Department of Parasitology, Zhongshan School of Medicine, Sun Yat-sen University, Guangzhou, 510080, China.
Background: Canthariasis is a disease of humans caused by the infestation of beetle larvae. It is the second important insectal disease after myiasis. Several species of beetles are reported to cause the disease in gastrointestinal tract, urogenital system, nasal sinuses, ears and faces of mammals. The cigarette beetle Lasioderma serricorne is a widespread and destructive pest that usually feeds on tobacco, tea, beans, cereal grains, and animal and plant specimen. While there was no previous evidence of human infestation by this worm, we report the first case of L. serricorne infestation in a baby girl in China.
Case Presentation: Here the case, an eight-month-old baby girl with irritable feeling, rubbing eyes, history of contact with mud and eating oranges twice during five days before attendance, and having "worms" in her stool was admitted to the First Affiliated Hospital of Sun Yat-sen University, Guangzhou, China. The clinical examination revealed that the pulse rate, blood pressure and temperature were regular, and the examination of the head, neck, and chest were unremarkable. The stool specimens containing "worms" were sent to the Department of Parasitology, Zhongshan School of Medicine, Sun Yat-sen University. The worms were recovered, studied morphologically using naked eyes and anatomical lens, PCR analyzed targeting cytochrome oxidase subunit 1 (COX1) and 18S rRNA genes, examined by sequence analyses of the PCR products and finally classified by phylogenetic analysis to identify their species. Based on the findings, the worms were diagnosed as the larvae of L. serricorne.

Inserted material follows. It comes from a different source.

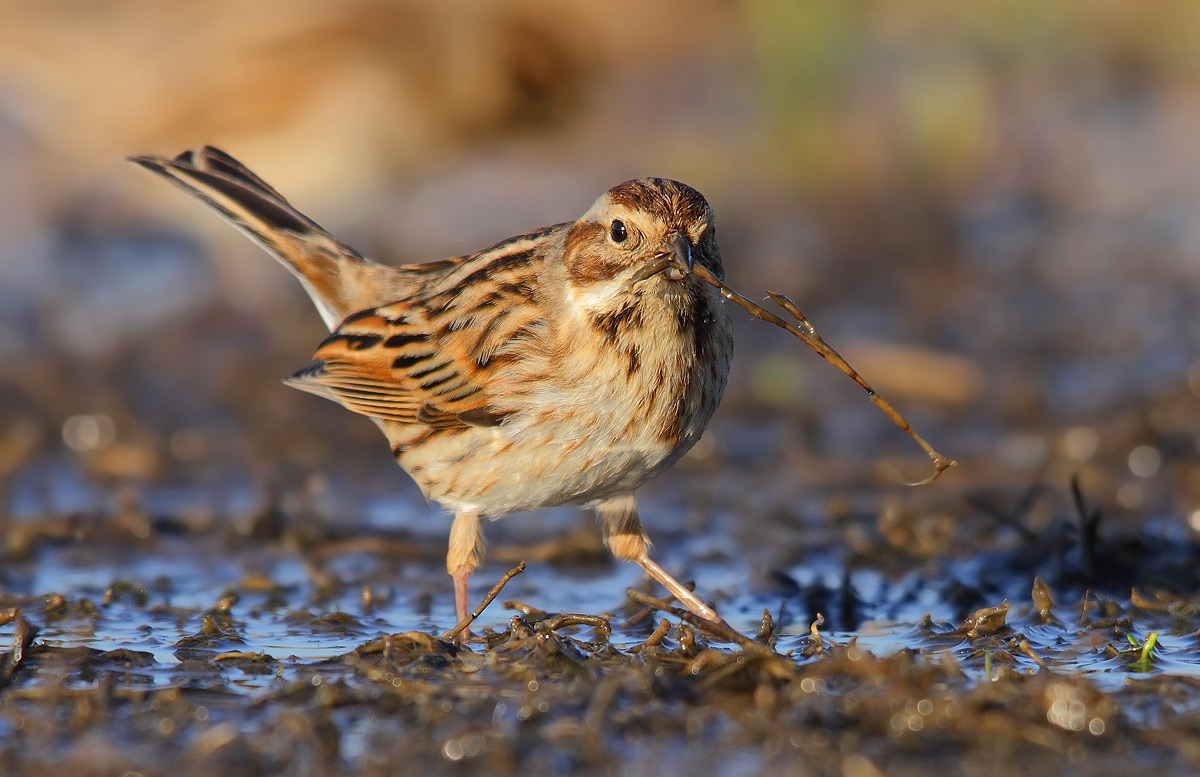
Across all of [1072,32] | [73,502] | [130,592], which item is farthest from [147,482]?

Conclusion: This report implies that the baby had an infestation with the larvae of L. serricorne in the gastrointestine. During contact with mud or eating oranges by the girl, worm eggs were swallowed into the stomach and resisted gastric acid digestion which eventually hatched into larvae and caused canthariasis. The 8 months girl had underdeveloped immune system which might facilitate the disease. This report implicates that L. serricorne can infest human accidentally and cause canthariasis that may lead to severe damage to infant and older patient upon involvement of important organs of the body. The patients once diagnosed having canthariasis should be treated in time.